While voting pro-life every year is important to help protect tiny unborn people from untimely deaths, we have a greater responsibility in our response to this violence. Today I am attending the Pro-Life March in Washington D.C., but our support doesn’t stop at the steps of Congress. Being Pro-Life means you’re willing to defend the dignity of the human person, regardless of whether they’re 1 centimeter long, 6 feet tall, or can barely sit up to reach 3 feet in their wheel chair.
It means caring for a mother and her needs as much as the baby she’s carrying (and not neglecting one for the sake of the other). If you are unable to meet their requests, point them in the right direction, and then follow up with them to make sure their needs are met. Resolve to find a way to help the next person that comes your way if you fail to meet the needs of the person in front of you. Be courageous in seeking every day opportunities to give of ourselves so that others may live to know the love of God.
Here’s a list of ways we can be pro-life beyond the ballot box:
1. Feed the hungry. Help those who are hungry for the truth, a warm meal, love, and God.
3. Pay fair wages to your employees. Don’t cut corners where it can hurt your employees. Pay them for their time, skill, talent, and effort. This also means not exhausting your current employees by requiring extra hours in lieu of hiring additional staff, or rather, treating them like a machine instead of a human being. Provide healthcare insurance.
4. Shelter the homeless. Volunteer with organizations like HomeFront or Appalachian Ministries to repair and build homes for those who have lost them. Look at your neighbors or those who live down the street in need of home repair. Organize a church group to help them.
5. Donate money for clean water to drink and fuel for heat for the poor.
6. Donate blood.
7. Help those who are sick: pay for their medical bills or prescriptions, prepare meals, help with chores, offer rides to appointments, or help them understand their treatment options. Visit while they are in the hospital, nursing home, or homebound.
8. Volunteer to help out with chores or meals for a pregnant mother, help her seek sound medical care for herself and baby, or provide material goods. Offer to watch her older children so she can pay her bills, rest, date her husband, go shopping, or make a full 60 minute holy hour.

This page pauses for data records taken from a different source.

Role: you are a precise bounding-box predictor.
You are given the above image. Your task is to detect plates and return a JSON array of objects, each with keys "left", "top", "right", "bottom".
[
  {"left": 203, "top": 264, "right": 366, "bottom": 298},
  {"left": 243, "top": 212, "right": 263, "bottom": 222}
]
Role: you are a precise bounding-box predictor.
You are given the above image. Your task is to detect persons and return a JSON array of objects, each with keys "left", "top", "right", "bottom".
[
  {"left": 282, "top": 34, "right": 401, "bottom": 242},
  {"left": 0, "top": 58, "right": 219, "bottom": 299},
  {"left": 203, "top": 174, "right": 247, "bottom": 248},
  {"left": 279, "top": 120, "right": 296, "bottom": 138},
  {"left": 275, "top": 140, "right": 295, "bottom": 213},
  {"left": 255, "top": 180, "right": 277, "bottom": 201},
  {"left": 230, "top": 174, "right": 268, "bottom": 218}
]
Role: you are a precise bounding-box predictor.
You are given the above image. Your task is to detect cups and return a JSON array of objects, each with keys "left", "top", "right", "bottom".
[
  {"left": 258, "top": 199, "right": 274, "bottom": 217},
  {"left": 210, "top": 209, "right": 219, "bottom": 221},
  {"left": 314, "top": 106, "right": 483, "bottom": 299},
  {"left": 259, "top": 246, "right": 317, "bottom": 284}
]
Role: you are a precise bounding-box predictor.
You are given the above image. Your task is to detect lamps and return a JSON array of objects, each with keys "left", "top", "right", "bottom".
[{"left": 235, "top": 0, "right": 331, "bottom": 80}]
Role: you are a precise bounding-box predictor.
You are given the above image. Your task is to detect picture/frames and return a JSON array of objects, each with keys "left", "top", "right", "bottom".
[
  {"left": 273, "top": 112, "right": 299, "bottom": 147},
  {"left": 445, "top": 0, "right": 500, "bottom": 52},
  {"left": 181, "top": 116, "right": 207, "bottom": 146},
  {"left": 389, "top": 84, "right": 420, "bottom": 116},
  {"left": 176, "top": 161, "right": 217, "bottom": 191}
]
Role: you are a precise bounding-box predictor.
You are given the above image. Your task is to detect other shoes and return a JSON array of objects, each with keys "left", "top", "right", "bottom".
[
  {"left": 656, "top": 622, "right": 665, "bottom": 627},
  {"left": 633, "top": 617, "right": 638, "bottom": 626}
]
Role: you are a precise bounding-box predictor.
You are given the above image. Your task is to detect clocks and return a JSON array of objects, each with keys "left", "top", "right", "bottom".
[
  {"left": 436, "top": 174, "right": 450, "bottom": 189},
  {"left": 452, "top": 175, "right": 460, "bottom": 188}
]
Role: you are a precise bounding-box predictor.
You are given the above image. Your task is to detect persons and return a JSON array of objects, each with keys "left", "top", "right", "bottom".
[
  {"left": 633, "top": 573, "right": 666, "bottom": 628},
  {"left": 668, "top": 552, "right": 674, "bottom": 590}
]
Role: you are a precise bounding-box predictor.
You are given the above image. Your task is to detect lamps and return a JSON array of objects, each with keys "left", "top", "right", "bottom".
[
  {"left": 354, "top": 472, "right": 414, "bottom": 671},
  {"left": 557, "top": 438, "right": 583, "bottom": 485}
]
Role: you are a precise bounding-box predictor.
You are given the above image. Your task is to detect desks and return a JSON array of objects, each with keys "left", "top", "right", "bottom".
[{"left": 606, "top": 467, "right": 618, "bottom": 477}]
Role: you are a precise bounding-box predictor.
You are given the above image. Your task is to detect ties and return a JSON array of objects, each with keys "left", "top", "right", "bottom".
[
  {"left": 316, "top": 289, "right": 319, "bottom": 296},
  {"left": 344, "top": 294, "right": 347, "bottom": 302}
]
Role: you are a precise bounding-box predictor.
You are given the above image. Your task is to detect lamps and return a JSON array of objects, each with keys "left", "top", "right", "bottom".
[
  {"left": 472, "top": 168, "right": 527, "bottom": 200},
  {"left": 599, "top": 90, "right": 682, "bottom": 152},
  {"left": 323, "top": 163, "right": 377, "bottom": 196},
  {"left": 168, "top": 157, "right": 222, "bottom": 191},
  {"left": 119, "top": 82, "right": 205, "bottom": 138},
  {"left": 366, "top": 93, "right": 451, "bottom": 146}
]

9. Accommodate social activities and get-togethers for those who are differently-abled. Not everyone can go skiing or hiking, so after you ski or hike with your young adults group, find an accessible place for everyone to get together, or at least, plan thoughtfully, and vary your activities so no one is left out.
10. Be a good Samaritan. Pray that you don’t pass by opportunities to love, because you’re too busy. Ask the Holy Innocents for their intercession.
11. Become a Big Brother or Big Sister in your community.
12. Encourage Foster Care and Adoption. This process can be as daunting as pregnancy, labor, and birth. However, all suffering out of love for another person helps bond people together. Offer whatever support the new parents need. In addition, prepare your mind, heart, and soul now for children who may not share your DNA. You may fall in love with the person of your dreams only to find out that they can’t provide you biological children. Keep your love unconditional and be open to children of all shapes, colors, ages, abilities, and sizes, whether they are biological, adopted, or temporary through foster care. They may not resemble you in any way, yet they can still be the children God intended you to have. Keep your heart open to God’s creativity, as He often responds to our prayers in ways other than we expected. Accept spiritual children through Church ministries and as a Godparent. Seek to remove the obstacles in your life that are preventing procreativity.
13. Be careful not to judge those women who have had abortions or are considering them. These mothers are victims themselves, which makes the line blurry for them to identify their baby as a second victim. Every mother sacrifices her life, whether temporarily or permanently, by bringing forth new life. Becoming a mother can be a terrifying and exhausting event.
14. Keep an attitude that is supportive and respectful of family life.
15. Point wounded mothers in the direction of Rachel’s Vineyard for healing. Love them, and meet their every need so that with confidence and peace they can make the same loving decision their own mother made for them.
If you are at the March for Life today, stay warm!